• [Yazılı görev a]: Aşağıdaki kayıtlarda "How far is the" ifadesinin geçtiği satırdan başlayıp kayıtların sonuna kadar uzanan kısmı aynen tekrar yaz. Resimleri yanıta katma.

• [Kaynak]:
****************

Haramlar

Haram

İslamda "Haram" kavramı

HARAM – الحرام

Haram, Yapılması din tarafından yasaklanan fiildir.

Sözlükte “yasak, yasaklanan, helal olmayan” gibi anlamlara gelir. Terim olarak, dinde kesin ve bağlayıcı bir üslupla yapılmaması istenen fiilleri ve davranışları ifade eder. Muharrem, hurmet, mahzur, menhiyyün anh, memnû, mâsiyet, zenb, günah, kabih, seyyie gibi bazı kavramlar da “yasaklanan şey” veya “suç” mânasında haramla aynı veya yakın anlamda kullanılır. Yasaklama işine “tahrîm” ve “hazr” denilir.

Yüce Allah insanları inanç ve davranışları konusunda bu dünya hayatında imtihana tâbi tutmuş ve bu imtihanın sonucuna göre de âhirette kendilerine mükâfat veya ceza verileceğini bildirmiştir. Buna göre bütün insanlar Allah’ı tanımak, O’na ve elçilerine itaat etmekle yükümlü tutulmuştur. Bu yükümlülük doğrultusunda insanların fiil ve davranışları ile ilgili dini hükümler beş gruba ayrılmıştır: Yapılması kesin bir şekilde istenilen fiiller farz-vâcip, yapılması teşvik edilen fiiller mendup, yapılıp yapılmaması kişinin tercihine bırakılan fiiller mübah, yapılmaması teşvik edilen fiiller mekruh, yapılması kesin şekilde yasaklanan fiiller ise haramı oluşturur.

****************

• [Kayıtlar]:
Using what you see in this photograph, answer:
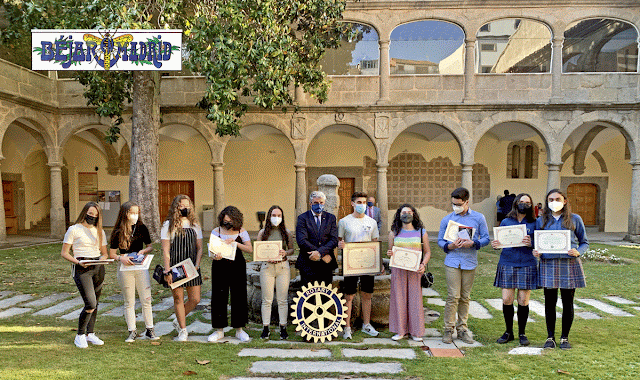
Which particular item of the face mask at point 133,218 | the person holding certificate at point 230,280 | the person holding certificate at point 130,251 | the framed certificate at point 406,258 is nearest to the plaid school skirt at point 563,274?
the framed certificate at point 406,258

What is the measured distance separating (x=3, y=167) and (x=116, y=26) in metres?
10.9

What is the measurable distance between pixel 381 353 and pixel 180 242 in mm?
2276

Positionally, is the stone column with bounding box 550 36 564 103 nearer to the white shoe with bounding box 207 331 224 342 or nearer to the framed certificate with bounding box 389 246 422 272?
the framed certificate with bounding box 389 246 422 272

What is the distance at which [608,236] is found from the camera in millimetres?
14281

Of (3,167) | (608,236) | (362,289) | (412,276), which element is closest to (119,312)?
(362,289)

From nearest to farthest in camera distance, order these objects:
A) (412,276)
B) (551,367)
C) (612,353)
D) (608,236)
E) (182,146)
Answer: (551,367)
(612,353)
(412,276)
(608,236)
(182,146)

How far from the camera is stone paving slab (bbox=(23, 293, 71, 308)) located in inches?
227

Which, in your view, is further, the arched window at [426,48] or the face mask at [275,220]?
the arched window at [426,48]

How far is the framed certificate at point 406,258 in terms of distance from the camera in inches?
162

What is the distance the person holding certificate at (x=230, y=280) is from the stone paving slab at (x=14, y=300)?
3.41 m

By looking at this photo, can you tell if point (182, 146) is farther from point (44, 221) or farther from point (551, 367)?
point (551, 367)

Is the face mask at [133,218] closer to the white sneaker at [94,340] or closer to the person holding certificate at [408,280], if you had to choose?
the white sneaker at [94,340]

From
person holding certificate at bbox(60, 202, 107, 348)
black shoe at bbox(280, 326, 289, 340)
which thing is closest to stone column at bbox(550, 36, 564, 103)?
black shoe at bbox(280, 326, 289, 340)

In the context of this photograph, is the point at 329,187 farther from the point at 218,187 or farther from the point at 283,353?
the point at 218,187
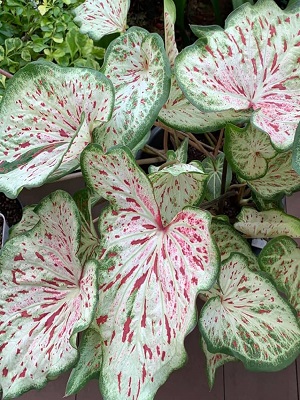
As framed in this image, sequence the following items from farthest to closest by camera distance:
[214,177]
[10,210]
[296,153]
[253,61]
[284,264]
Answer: [10,210]
[214,177]
[284,264]
[253,61]
[296,153]

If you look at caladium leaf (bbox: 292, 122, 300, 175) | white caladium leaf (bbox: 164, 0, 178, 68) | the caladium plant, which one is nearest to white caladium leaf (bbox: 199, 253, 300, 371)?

****************

• [Yazılı görev b]: Haram üzerine olan metne göre bütün insanlar neden Allah'ı tanımak, O'na ve elçilerine itaat etmekle yükümlü tutulmuştur? Bir ila üç cümleyle açıkla.

• [Yanıt a]:
How far is the framed certificate at point 406,258 in terms of distance from the camera in inches?
162

What is the distance the person holding certificate at (x=230, y=280) is from the stone paving slab at (x=14, y=300)?
3.41 m

By looking at this photo, can you tell if point (182, 146) is farther from point (44, 221) or farther from point (551, 367)?
point (551, 367)

Is the face mask at [133,218] closer to the white sneaker at [94,340] or closer to the person holding certificate at [408,280], if you had to choose?
the white sneaker at [94,340]

From
person holding certificate at bbox(60, 202, 107, 348)
black shoe at bbox(280, 326, 289, 340)
which thing is closest to stone column at bbox(550, 36, 564, 103)?
black shoe at bbox(280, 326, 289, 340)

In the context of this photograph, is the point at 329,187 farther from the point at 218,187 or farther from the point at 283,353?
the point at 218,187
As framed in this image, sequence the following items from farthest to closest by camera distance:
[214,177]
[10,210]
[296,153]
[253,61]
[284,264]
Answer: [10,210]
[214,177]
[284,264]
[253,61]
[296,153]

If you look at caladium leaf (bbox: 292, 122, 300, 175) | white caladium leaf (bbox: 164, 0, 178, 68) | the caladium plant, which one is nearest to white caladium leaf (bbox: 199, 253, 300, 371)?

• [Yanıt b]: Yüce Allah, insanları inanç ve davranışları konusunda bu dünya hayatında imtihana tâbi tutmuştur. Bu imtihanın sonucuna göre âhirette onlara mükâfat veya ceza verileceğini de bildirmiştir.